======== Text extract

Decatur High School, GA
That Word is Power: A Black DHS Students Response to White Classmates saying the N-word

That Word is Power: A Black DHS Student’s Response to White Classmates saying the N-word

Disclaimer: Strong language is used.

When I was in the seventh grade, I was called a “nigger-bitch” after I asked a white classmate of mine to stop saying nigger/nigga and insulting my Jamaican and black American heritage. 

For an entire year, during lunchtime, his white friends would laugh at the multiple repulsive things he said about all types of people, and to top it all off,  use arguably the most controversial word in the English language consistently. 

The same day I had the courage to call him out on it was the day I had one of the biggest panic attacks I’ve ever experienced. 

The rest of the day, I didn’t say one word about what had occurred. I thought there was no reason to. No one around me defended me when he hurled that slur at me. 

It wasn’t until I had gotten out of my bed late at night and I cried my heart out to my mother about the events that occurred that day. She immediately emailed one of my school counselors. 

I just remember the next day being so odd. 

I didn’t feel better when I wrote the report about two boys who had actively said racist things that I witnessed. 

Instead, I felt scared, ashamed and gaslighted. 

I was scared, because although my counselor had told those boys to stop talking to me, they were still close enough where I could hear them. And all I heard was them complaining about me and how “they wouldn’t be offended if I started talking about Americans getting fat off of hamburgers.” (I guess they didn’t view me as American???)

I received dirty looks that could easily be translated. 

By the end of the day, the same boys who were talking about me, all of a sudden found remorse, giving me a pretty stale apology. I wanted to go off on them, but instead I told them that it was important that they knew what they were saying before they said it. 

Now that l am a junior in high school, remembering this event, all I can think is: how pathetic was that?

Black people are always the ones who are shamed and gaslighted when an n-word scandal is brought up.

We’re not allowed to get angry when our white counterparts use a word meant to dehumanize and demonize our existence. Immediately we’re met with the following excuses: 

“They’re young.”

“It’s not the same word it was before.”

“You people say it all the time.”

“They were singing it in a song.” 

And more. Who do these excuses usually come from? White people. 

So, let’s take a trip down memory lane and talk about this word.

Warning, some of the language and accounts will be very hard to read. 

According to Merriam-Webster, nigger is “used as an insulting and contemptuous term for a black person”. 

Dictionary.com features an alert saying “The term nigger is now probably the most offensive word in English. Its degree of offensiveness has increased markedly in recent years, although it has been used in a derogatory manner since at least the Revolutionary War.”

================

Task statement: Extend the student essay about classmates using the N-word, picking up after its last sentence.

======== Provided material

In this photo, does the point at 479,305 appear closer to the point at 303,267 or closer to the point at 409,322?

================

Solved exercise:
Do you know the phrase: sticks and stones may break my bones, but words will never hurt me?

It’s interesting because “nigger” completely disproves this. 

On Aug. 28, 1955, a 14-year-old black boy named Emmett Till, allegedly catcalled and sexually assaulted Carolyn Bryant, a white woman whose husband owned the shop that Till was in. She told her husband, Roy Bryant, of what had happened. 

Till’s mother decided to have an open casket funeral to show how badly the teenager was beaten.

Bryant with his half brother, forced Till out of his great uncle’s house and drove away. Till’s body was later found extremely disfigured and was only identified because of the ring on his finger. 

“They [had] beat the teenager brutally, dragged him to the bank of the Tallahatchie River, shot him in the head, tied him with barbed wire to a large metal fan and shoved his mutilated body into the water.” 

The two men were found not guilty in a matter of 67 minutes, despite the loads of evidence proving their actions. 

Bryant and his brother admitted to everything right after the trial and sold their story to Look magazine for $4,000. Their confession was protected under the double jeopardy defense.  

Carolyn Bryant confessed in 2007 that she lied about Till’s advances towards her. 

In May 1918, a white plantation owner in Georgia was shot and killed by one of his black workers, Sydney Johnson, for his known abuse and refusing to give Johnson his pay.

A white mob formed and at least 13 black people were murdered as a result. One of the people killed was the husband of Mary Turner, who was eight months pregnant at the time.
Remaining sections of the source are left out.